Resource Management on a VPS
Playwright launches real browser instances, which consume significant memory. On my VPS, I manage this carefully:
- Limit concurrent browser contexts to 5 per scraping job
- Close contexts immediately after scraping each page
- Use a single browser instance shared across all concurrent contexts
- Monitor memory usage and pause if it exceeds 80% of available RAM
- Run scraping jobs during off-peak hours when other services are less active
Storing Scraped Data for AI Processing
Scraped data flows directly into my Supabase database where it becomes available for AI processing:
async def store_scraped_data(data: dict):
# Generate embedding for semantic search
embedding = get_embedding(data["content"][:8000])

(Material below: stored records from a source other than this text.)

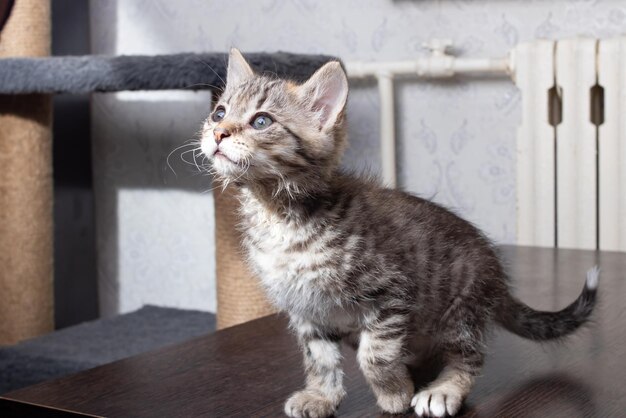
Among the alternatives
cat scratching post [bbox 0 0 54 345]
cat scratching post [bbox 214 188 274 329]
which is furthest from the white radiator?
cat scratching post [bbox 0 0 54 345]

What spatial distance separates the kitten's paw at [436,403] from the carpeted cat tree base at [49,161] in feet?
3.08

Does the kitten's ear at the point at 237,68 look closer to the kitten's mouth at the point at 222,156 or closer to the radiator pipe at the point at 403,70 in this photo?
the kitten's mouth at the point at 222,156

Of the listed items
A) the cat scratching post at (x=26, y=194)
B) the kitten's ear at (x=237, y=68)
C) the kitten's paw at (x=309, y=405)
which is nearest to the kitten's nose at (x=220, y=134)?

await supabase.table("scraped_pages").insert({
"url": data["url"],
"title": data["title"],
"content": data["content"],
"embedding": embedding,
"scraped_at": datetime.utcnow().isoformat()
}).execute()
Web scraping is the unglamorous foundation of many AI applications. The quality of your data collection directly determines the quality of your AI output. Invest in reliable, respectful scraping infrastructure.
Legal and Ethical Considerations
Always check terms of service, respect robots.txt, and consider the impact of your scraping on the target site. Collect only the data you need, store it securely, and delete it when it is no longer required. Responsible scraping ensures you can continue collecting data long-term without legal issues.